“Whistleblowing is not for the faint-hearted—and especially not on Wall Street.” So begins William D. Cohan’s latest piece for the Financial Times magazine, which profiles three men who spoke out against their employers and paid for it.
A rare figure in journalism—the investigative reporter with nearly two decades' experience on Wall Street—Cohan joins ProPublica's Jake Bernstein this week to talk more about the price of speaking up against the big banks.
The article, through the personal stories of its protagonists, reveals big banks who muster their considerable power in the cause of self-protection—making the risk of finding and reporting wrongdoing so high.

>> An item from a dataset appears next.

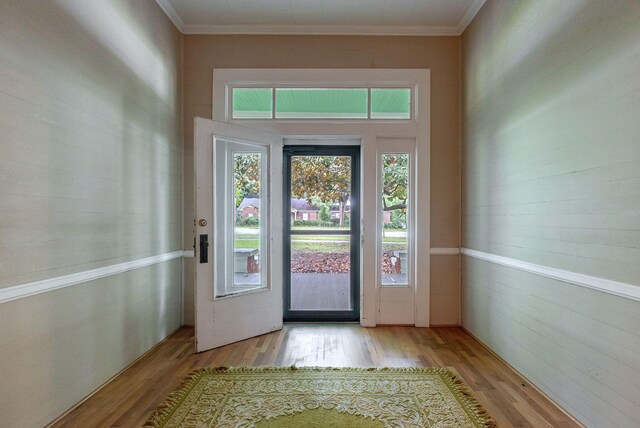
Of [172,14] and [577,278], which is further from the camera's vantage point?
[172,14]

It’s a strange dichotomy, Bernstein says, because “these banks all have systems in place where they’re supposed to catch all this.” And “it’s all supposed to be—at least within the bank—transparent, but all that seems to get subverted again and again.”
The 2010 Dodd-Frank financial reform law was supposed to help prevent another financial meltdown partly by encouraging whisteblowers to come forward, but even that has shown mixed results, Cohan says.
Financial awards and protections of anonymity for whistleblowers—which detractors have labeled “hush money”—are a step forward, Cohan says, but the step back is that the public never knows what was uncovered or what bank was at fault: “Is this just, you know—again—a very clever tactic to keep these institutions from really getting the accountability that they need?”